# TASK PROMPT
Show every line in the rows below that contains the word "dirt". Copy each one unchanged.

# STORED ROWS

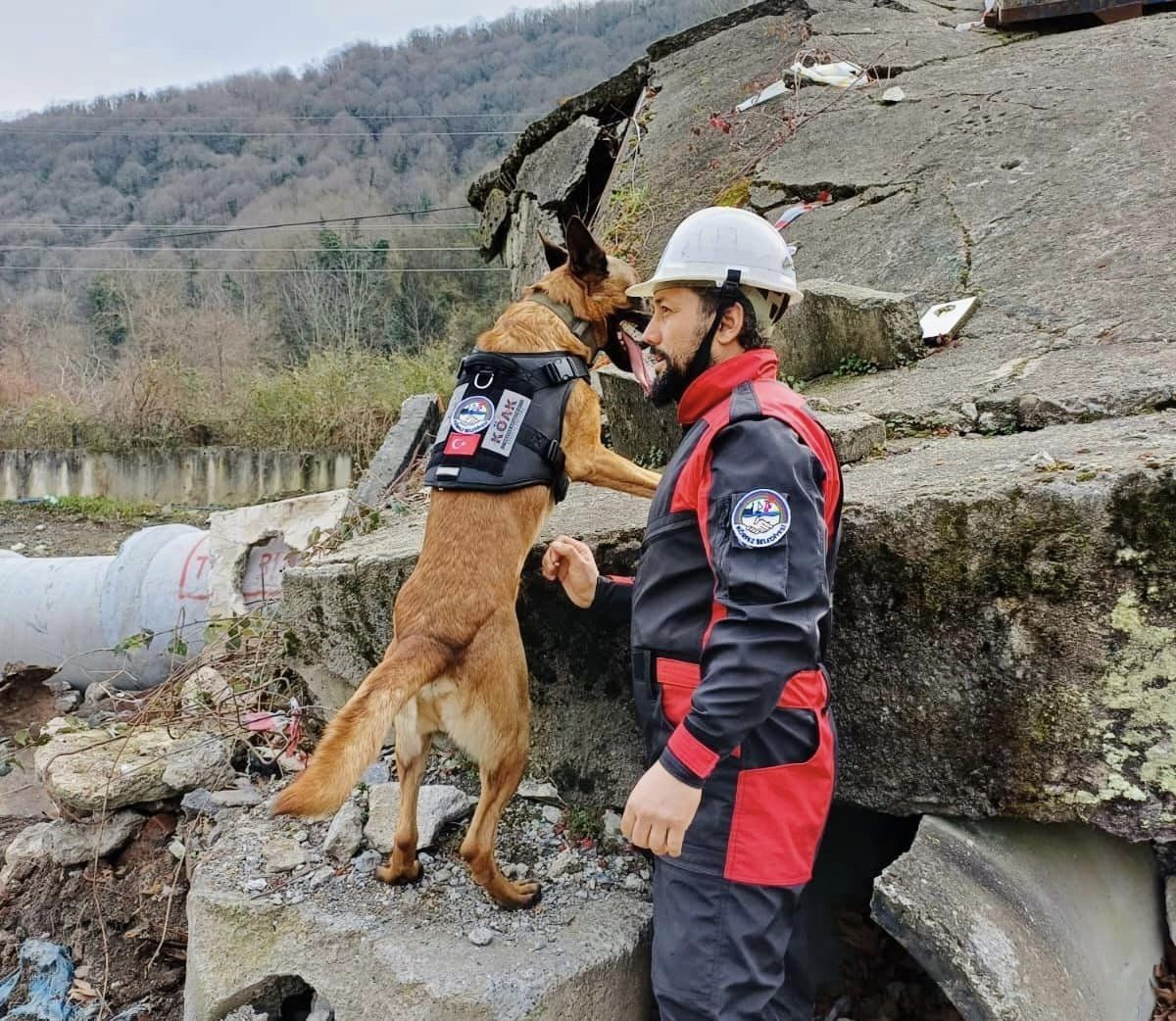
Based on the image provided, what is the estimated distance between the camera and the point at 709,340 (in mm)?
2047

* * *

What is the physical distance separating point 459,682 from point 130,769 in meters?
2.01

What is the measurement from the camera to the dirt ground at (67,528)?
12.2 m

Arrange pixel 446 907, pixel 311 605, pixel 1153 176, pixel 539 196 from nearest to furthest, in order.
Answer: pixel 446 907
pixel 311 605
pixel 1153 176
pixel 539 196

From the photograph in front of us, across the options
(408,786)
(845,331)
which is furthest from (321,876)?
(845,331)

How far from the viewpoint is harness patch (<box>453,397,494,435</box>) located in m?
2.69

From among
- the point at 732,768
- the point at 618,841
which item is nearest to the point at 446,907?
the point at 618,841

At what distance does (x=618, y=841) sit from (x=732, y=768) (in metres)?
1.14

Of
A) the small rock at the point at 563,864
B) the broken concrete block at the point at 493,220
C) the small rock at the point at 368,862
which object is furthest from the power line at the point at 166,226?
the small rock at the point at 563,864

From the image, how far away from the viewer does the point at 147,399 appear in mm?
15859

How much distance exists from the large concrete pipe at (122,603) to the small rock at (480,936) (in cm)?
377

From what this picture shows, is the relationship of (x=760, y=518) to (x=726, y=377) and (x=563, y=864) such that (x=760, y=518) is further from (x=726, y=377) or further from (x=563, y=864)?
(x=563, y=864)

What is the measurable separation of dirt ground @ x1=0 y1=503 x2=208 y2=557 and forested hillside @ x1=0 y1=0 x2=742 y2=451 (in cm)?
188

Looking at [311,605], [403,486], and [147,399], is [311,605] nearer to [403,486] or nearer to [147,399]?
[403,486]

# TASK SOLUTION
What is the measurement from the camera to the dirt ground at (67,528)?
What is the measurable separation of dirt ground @ x1=0 y1=503 x2=208 y2=557 and forested hillside @ x1=0 y1=0 x2=742 y2=451 (in cm)?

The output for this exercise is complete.